Emma’s walking did not end with her first hike. Gatewood returned to thru-hike (hiking straight through in less than twelve months) in 1957, making her the first person, male or female, to twice tackle the Appalachian Trail. Gatewood said the second time was so she could enjoy it. She completed the trail again in 1964, at age seventy-five, in sections, becoming the first person to hike it three times. In addition to tenacity, Emma had a sense of humor. When Groucho Marx interviewed her on his television show, You Bet Your Life, he asked, “What did your folks raise on your farm in addition to you?” Emma replied, “Tobacco, corn, wheat, and a little Cain.”

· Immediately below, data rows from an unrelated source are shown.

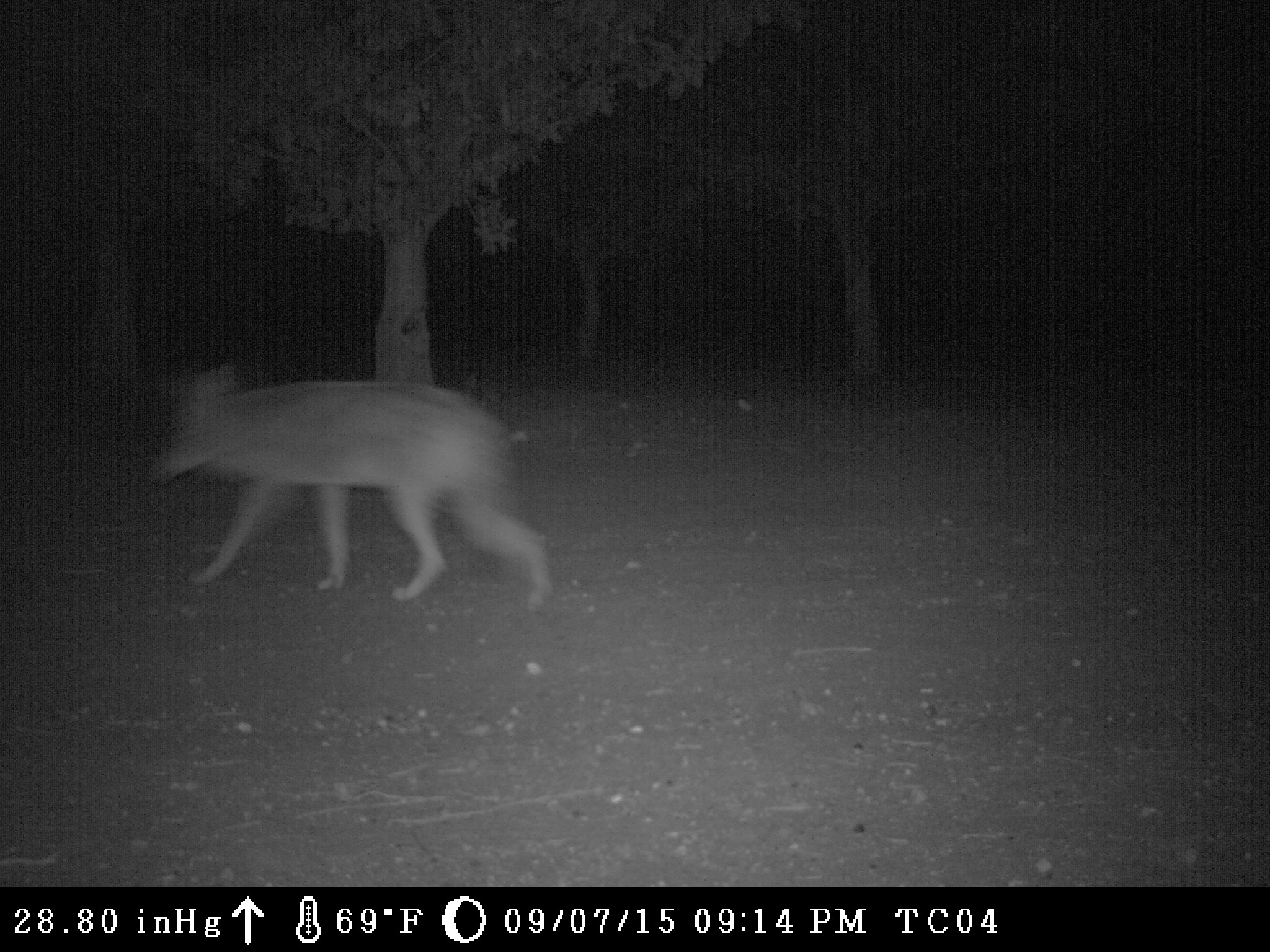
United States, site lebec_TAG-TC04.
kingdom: Animalia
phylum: Chordata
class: Mammalia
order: Carnivora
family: Canidae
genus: Canis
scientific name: Canis latrans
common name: coyote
Canis latrans (coyote).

In 1959, she headed west, walking from Independence, Montana, to Portland, Oregon, as part of the Oregon Centennial celebration. She left two weeks after a train wagon but passed it in Idaho. The trip covered nearly 2,000 miles and took ninety-five days. The odyssey of Grandma Gatewood resonated with women who felt someone nearing seventy could hike it in one season, many felt they could follow in her footsteps. The publicity the hiking grandmother garnered brought the Appalachian Trail into the spotlight. Sections of the trail had been poorly maintained, but after her odyssey, conservation efforts concentrated on its upkeep. Grandma Gatewood Memorial Trail, a six-mile hike located in Hocking Hills State Park in Ohio, serves as a tribute to her legacy. Every January, thousands gather in her honor and take part in her favorite pastime-walking. When a fellow hiker had asked her which part of the trail she liked best, she responded, “Going downhill, Sonny.”
In 1973, Emma awakened from a coma, hummed a few bars of “The Battle Hymn of the Republic” and closed her eyes. On her epic trek, Emma followed the advice her father had given her as a child, “Pick up your feet.”